• **Directive**
Rewrite the lines from the line with "How far is the point" up to and including the line with "3250 centimetres", keeping every line's wording as it is. Shift each number in the answers, both distances and point coordinates, up by 68.

• **Listing**
== == ==

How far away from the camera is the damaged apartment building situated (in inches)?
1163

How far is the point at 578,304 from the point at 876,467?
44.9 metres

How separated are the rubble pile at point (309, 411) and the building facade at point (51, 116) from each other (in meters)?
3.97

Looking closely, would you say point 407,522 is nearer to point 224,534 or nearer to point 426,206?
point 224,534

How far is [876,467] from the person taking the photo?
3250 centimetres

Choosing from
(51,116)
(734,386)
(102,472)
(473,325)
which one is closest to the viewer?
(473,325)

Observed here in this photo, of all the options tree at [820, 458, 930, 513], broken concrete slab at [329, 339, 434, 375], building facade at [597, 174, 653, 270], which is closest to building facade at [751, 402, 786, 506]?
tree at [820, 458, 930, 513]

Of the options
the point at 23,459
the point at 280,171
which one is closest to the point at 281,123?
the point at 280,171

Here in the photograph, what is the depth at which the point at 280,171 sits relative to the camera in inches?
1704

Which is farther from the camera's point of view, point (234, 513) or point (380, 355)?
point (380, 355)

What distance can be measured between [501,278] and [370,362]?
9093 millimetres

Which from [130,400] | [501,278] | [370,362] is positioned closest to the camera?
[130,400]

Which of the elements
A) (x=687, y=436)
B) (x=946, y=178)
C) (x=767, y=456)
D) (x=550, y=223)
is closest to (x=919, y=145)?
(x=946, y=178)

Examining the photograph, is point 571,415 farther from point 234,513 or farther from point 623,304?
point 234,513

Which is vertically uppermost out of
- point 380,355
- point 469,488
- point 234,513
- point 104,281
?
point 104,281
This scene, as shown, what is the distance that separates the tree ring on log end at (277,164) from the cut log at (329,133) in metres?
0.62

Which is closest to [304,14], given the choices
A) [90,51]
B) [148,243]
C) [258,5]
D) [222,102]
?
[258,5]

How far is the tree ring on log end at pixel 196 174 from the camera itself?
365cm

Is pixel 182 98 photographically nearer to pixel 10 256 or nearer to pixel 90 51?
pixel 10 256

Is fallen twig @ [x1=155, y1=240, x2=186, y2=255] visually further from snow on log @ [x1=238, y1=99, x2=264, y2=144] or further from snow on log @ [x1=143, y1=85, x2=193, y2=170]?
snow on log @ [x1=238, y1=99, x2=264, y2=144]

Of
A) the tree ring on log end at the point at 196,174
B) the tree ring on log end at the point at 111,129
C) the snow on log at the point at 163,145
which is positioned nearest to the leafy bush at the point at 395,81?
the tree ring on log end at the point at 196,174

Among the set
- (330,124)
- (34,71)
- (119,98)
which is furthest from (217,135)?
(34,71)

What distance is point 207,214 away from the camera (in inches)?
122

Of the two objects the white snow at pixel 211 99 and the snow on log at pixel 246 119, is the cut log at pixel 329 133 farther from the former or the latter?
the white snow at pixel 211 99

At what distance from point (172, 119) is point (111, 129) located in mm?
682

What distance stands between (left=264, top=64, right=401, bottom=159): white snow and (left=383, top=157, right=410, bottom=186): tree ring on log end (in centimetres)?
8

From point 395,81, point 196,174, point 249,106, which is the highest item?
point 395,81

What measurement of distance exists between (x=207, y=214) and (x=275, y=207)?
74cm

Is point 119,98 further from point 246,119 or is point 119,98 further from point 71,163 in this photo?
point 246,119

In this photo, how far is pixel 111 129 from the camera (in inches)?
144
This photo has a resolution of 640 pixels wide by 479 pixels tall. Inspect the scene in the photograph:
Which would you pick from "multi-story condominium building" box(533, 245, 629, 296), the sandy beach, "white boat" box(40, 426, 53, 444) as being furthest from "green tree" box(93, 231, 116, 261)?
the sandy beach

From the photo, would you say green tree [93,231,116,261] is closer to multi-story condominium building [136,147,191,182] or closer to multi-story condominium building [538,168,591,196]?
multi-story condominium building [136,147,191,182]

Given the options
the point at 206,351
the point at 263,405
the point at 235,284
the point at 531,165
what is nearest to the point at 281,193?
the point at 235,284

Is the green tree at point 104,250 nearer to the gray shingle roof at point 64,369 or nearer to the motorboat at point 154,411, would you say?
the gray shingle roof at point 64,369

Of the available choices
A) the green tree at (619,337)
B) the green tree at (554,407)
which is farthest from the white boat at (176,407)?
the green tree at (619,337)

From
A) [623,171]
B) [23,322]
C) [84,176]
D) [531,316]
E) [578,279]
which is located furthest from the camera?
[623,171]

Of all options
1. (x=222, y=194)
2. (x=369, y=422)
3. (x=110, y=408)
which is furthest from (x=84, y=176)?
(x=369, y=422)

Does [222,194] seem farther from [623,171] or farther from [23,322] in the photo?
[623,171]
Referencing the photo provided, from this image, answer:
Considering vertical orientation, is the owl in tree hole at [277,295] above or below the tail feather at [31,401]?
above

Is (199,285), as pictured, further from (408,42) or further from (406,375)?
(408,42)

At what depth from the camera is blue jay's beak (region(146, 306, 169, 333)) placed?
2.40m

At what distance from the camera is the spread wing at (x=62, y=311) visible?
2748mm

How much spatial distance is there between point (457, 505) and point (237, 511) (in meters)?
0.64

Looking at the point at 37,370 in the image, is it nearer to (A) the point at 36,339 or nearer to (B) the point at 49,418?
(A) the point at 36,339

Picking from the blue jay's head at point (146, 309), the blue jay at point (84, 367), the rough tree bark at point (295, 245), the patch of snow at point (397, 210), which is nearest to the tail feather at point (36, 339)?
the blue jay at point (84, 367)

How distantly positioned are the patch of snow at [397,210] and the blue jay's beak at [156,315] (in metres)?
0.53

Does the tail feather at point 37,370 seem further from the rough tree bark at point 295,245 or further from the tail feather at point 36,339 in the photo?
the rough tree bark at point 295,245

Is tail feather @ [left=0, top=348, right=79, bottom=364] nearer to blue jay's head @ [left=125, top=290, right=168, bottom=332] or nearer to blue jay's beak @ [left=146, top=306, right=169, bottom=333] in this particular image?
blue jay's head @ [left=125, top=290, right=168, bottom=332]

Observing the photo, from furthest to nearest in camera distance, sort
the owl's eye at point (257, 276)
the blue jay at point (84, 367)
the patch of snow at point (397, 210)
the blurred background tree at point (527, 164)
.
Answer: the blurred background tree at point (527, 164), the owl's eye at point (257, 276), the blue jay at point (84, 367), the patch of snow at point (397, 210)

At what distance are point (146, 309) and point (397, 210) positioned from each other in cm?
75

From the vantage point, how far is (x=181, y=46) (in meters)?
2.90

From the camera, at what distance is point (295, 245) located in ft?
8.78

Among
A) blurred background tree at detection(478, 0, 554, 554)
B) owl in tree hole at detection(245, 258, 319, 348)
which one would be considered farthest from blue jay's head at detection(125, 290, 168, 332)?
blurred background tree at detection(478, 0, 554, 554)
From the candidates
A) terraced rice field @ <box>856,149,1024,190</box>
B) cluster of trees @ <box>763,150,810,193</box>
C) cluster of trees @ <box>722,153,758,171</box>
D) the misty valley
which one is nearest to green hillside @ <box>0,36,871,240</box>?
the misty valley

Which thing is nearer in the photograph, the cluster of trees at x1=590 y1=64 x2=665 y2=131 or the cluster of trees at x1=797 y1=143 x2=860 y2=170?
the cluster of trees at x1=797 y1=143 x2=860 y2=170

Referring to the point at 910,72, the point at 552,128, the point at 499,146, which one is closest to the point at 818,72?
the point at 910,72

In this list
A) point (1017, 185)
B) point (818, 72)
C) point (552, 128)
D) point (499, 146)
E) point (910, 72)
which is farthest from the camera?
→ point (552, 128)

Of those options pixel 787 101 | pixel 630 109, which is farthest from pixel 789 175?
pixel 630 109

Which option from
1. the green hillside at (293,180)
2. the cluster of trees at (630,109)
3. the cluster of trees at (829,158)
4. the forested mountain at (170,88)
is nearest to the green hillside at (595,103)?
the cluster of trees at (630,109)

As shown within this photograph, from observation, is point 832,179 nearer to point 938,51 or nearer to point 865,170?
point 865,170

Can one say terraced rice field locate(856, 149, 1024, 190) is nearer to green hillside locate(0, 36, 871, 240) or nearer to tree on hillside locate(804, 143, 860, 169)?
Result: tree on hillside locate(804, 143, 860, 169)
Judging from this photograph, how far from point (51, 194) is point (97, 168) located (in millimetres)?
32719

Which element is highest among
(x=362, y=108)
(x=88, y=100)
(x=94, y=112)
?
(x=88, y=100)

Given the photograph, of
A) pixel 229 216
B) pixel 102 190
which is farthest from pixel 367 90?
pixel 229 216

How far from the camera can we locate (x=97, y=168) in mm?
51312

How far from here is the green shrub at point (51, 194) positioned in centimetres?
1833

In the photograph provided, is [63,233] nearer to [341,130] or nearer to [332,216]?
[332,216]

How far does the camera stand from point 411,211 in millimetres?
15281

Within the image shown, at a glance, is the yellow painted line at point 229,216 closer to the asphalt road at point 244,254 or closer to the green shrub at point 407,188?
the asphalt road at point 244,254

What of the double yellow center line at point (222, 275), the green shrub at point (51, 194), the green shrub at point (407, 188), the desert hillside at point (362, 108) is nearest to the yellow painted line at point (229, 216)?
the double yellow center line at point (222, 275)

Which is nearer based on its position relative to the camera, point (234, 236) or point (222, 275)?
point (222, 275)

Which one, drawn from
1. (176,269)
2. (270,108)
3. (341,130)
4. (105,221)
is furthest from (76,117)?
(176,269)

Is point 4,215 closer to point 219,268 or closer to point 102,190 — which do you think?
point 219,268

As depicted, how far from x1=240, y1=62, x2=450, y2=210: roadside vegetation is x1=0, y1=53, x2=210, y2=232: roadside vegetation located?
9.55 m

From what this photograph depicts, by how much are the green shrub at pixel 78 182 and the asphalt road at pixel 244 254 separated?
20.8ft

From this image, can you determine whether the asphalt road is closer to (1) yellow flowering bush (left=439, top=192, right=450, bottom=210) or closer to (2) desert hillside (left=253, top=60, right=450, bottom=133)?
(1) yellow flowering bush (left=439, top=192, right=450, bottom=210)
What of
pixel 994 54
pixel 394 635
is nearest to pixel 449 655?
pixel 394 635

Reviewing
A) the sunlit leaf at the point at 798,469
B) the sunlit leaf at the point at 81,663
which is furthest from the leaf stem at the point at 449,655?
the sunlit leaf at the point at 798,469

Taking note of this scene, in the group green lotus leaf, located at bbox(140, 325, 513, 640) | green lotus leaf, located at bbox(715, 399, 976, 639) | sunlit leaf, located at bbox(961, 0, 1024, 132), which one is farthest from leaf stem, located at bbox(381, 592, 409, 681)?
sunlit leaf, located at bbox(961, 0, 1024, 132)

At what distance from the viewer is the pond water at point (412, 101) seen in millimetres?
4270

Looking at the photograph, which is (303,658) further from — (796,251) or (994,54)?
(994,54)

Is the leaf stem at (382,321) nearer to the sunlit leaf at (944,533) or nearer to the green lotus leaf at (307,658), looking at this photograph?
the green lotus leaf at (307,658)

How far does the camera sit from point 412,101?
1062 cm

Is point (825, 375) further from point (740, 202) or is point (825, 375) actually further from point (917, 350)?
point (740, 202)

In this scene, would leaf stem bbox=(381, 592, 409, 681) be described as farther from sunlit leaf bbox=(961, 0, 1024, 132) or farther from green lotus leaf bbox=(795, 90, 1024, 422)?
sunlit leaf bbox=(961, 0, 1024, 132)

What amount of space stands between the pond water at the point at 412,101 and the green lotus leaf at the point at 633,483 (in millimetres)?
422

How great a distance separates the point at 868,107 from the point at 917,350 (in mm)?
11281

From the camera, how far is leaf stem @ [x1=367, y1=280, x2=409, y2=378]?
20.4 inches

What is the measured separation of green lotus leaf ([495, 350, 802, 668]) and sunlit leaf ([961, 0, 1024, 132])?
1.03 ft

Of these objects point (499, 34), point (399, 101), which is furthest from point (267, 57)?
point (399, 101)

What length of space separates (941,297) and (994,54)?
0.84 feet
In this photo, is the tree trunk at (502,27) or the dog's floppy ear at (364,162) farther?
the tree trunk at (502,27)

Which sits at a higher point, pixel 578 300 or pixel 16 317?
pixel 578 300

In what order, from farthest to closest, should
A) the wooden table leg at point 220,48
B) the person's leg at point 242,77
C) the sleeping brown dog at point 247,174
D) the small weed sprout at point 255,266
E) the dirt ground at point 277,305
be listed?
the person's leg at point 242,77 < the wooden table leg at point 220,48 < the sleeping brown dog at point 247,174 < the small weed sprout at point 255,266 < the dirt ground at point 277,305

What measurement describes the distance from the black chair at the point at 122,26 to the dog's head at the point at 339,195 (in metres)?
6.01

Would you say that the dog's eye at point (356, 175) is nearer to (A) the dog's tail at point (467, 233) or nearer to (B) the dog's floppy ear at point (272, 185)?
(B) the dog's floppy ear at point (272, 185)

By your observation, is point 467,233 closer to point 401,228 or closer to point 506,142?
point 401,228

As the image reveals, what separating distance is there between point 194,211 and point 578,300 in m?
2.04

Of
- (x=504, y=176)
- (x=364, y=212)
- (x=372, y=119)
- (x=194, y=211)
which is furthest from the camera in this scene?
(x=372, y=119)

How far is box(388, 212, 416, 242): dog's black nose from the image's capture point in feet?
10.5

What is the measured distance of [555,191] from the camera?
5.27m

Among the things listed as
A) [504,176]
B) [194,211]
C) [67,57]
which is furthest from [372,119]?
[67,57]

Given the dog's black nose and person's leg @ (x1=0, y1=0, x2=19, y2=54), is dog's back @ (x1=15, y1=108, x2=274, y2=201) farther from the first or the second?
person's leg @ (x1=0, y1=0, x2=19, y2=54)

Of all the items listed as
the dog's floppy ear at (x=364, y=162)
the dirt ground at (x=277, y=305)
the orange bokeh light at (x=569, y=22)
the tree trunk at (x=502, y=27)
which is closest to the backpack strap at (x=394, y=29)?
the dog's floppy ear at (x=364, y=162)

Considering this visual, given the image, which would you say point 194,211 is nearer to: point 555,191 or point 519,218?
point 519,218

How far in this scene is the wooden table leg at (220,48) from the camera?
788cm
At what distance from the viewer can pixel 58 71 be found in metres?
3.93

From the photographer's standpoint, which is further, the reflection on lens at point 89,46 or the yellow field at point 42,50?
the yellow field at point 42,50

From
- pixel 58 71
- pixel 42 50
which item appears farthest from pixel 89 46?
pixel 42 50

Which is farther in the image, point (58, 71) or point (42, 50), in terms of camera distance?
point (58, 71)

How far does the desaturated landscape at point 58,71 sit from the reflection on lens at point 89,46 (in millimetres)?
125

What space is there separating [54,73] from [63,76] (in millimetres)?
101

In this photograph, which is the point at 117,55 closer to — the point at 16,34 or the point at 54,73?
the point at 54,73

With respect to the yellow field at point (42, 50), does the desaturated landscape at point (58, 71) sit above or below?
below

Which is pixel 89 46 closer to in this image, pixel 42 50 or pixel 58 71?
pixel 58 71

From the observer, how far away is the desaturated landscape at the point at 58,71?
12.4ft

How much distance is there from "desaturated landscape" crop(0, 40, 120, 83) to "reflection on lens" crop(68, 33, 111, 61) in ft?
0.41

== == ==

• **Answer to this exercise**
How far is the point at 578,304 from the point at 876,467?
112.9 metres

How separated are the rubble pile at point (309, 411) and the building facade at point (51, 116) from each other (in meters)?
71.97

Looking closely, would you say point 407,522 is nearer to point 224,534 or nearer to point 426,206?
point 292,602

How far is [876,467] from the person taking the photo?
3318 centimetres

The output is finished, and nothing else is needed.